The problem was a harware issue that was difficult to detect. Finally we are back online and it is “Back to the Future!”


One response to “The day(s) the internet went down!

  1. Anne,
    It all boils down to…the basis of what we do: good old fashioned teaching. Could our reliance on technology be considered a co-dependency? Is our reliance on electricity taking away our powers of critical thinking? These have been big questions for me living in Mexico…and being the only teacher I know of who religiously uses technology where I work.

    I presently work in the state university, where I am one of the few teachers who actually use Internet. My students have a steep learning curve at the beginning of my classes to learn the class blog system; but afterwards, they feel supported and always know where to find assignments, guidelines or ask questions.
    In one or two of my classes I am very dependent on my computer to supply videos, access my lesson plans, and provide visual support for the learning process. However, I have had to confront teaching without Internet on many days, and thus have downloaded everything I need to my computer. I always make sure that the computer battery is charged.

    For most of my life here in Mexico learning/teaching has happened without Internet. It is scary to see just how dependent I have become and how I have forgotten about other resources…specifically myself!
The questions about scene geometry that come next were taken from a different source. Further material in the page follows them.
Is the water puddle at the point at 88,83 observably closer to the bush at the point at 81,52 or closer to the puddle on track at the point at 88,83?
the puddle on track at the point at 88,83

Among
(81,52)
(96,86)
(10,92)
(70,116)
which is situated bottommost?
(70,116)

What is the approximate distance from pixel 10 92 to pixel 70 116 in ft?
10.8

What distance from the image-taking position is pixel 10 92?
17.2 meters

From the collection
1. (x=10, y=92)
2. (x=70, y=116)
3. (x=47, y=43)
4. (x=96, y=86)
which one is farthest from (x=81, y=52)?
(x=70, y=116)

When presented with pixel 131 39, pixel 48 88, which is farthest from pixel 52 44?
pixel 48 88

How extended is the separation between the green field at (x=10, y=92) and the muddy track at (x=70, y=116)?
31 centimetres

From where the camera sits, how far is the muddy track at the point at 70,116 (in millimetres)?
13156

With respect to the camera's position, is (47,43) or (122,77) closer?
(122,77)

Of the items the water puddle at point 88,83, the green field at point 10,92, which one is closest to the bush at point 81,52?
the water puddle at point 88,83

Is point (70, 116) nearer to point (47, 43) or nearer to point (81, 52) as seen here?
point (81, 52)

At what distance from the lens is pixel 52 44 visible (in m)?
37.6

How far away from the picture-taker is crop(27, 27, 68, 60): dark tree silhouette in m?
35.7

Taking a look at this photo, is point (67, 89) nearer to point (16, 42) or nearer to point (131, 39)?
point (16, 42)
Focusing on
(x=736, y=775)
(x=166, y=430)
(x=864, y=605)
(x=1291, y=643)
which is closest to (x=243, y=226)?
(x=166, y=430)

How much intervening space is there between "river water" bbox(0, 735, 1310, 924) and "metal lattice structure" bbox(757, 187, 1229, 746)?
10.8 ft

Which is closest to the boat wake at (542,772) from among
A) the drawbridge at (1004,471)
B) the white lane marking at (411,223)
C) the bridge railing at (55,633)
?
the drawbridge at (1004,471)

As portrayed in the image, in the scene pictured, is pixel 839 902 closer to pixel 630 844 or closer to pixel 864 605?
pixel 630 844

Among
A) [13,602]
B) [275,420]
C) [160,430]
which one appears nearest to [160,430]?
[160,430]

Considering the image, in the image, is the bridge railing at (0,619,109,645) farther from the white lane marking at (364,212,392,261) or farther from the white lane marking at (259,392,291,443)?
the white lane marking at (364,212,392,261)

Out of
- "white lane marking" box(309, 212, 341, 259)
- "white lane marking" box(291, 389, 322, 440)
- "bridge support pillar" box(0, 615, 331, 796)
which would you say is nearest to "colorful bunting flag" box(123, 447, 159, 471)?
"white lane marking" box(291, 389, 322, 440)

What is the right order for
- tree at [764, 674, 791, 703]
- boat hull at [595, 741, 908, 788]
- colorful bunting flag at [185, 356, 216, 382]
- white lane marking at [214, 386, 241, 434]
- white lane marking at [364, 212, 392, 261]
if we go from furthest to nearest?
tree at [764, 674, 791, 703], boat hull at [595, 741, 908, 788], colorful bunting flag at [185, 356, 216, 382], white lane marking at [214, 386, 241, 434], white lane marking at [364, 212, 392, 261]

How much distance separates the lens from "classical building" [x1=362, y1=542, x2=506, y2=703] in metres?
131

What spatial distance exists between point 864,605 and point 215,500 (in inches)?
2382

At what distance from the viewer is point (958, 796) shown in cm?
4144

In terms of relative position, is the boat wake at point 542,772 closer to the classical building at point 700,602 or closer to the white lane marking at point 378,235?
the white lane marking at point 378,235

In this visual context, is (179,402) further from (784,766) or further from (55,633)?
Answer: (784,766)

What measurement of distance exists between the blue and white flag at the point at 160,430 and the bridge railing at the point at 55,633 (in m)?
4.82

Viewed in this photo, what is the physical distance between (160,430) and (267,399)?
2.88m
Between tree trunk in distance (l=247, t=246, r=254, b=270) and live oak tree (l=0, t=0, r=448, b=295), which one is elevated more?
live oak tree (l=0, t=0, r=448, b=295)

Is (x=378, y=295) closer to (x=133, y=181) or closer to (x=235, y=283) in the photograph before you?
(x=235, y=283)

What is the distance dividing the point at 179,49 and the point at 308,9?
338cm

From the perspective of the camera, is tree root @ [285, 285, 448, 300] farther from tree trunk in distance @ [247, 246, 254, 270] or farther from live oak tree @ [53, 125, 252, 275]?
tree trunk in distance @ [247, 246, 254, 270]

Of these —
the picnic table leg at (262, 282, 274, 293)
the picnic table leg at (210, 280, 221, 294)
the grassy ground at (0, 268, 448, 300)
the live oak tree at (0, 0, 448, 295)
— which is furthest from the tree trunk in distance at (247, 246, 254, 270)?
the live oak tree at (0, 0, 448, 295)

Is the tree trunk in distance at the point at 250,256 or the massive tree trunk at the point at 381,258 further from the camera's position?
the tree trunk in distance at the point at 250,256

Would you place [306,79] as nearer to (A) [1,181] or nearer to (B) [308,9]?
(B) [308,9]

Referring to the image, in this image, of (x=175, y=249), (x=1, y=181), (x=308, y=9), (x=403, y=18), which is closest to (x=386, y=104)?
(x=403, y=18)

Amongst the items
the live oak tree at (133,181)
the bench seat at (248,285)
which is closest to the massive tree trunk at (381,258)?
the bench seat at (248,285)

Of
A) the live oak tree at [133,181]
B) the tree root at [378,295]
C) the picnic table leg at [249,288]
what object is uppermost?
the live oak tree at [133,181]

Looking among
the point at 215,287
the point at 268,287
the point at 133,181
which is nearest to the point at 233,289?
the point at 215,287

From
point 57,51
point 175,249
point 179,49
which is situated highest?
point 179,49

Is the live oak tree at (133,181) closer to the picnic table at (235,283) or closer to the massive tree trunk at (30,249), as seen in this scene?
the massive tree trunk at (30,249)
    A story: A private university I used to work at was also very dependent on Internet: for attendance (during the first 10 minutes of each class) daily effort grades, Blackboard activities and readings were posted online everyday. This school still feels very secure about being the Vanguard about its technological teaching…until one day when I was arriving to school at 6:50 am, I heard a big explosion; and the lights went out. It was still dark outside (February here, our winter).

    Class started at 7, so I walked almost blindly to my classroom where my students were waiting outside the door: they couldn’t swipe their ID cards to get in. I let them in with the old-fashioned key and it was even darker than the hallway. We couldn’t work with textbooks for another 30 minutes, too dark, we couldn’t work with Internet, but here we were, 20 ‘adults’ (over age 18) with the students acting like kids!

    Other teachers let their students out to mill around and complain, it was goof off time. These poor souls couldn’t confront their students without their ‘armament’ and even sent them home, what happened to the teaching and caring of students?

    Until it was light out at 7:30, my class got over the fact that I wasn’t going to let them out, and spent a pleasant morning making up stories about what had happened, turning them into ghost stories. We finished with a bonding round robin storytelling session, in which we finished and published our story for the next day on Blackboard for homework.

    What is happening to us? Are we losing our ability to connect with our critical side? Have we fallen into the trap? I love technology, but I always have to have something else up my sleeve: debate topics about things we feel strongly about, games, thought-provoking brainstorming for future projects…have we lost that?

    Don’t get me wrong, I love technology. For me, first comes developing the thinking, then comes the process of how we interact, with or without technology. By the way, our electrical power went because a tlacuache (a raccoon-sized Mexican native mammal) crawled into the transformer box and blew the box to smithereens.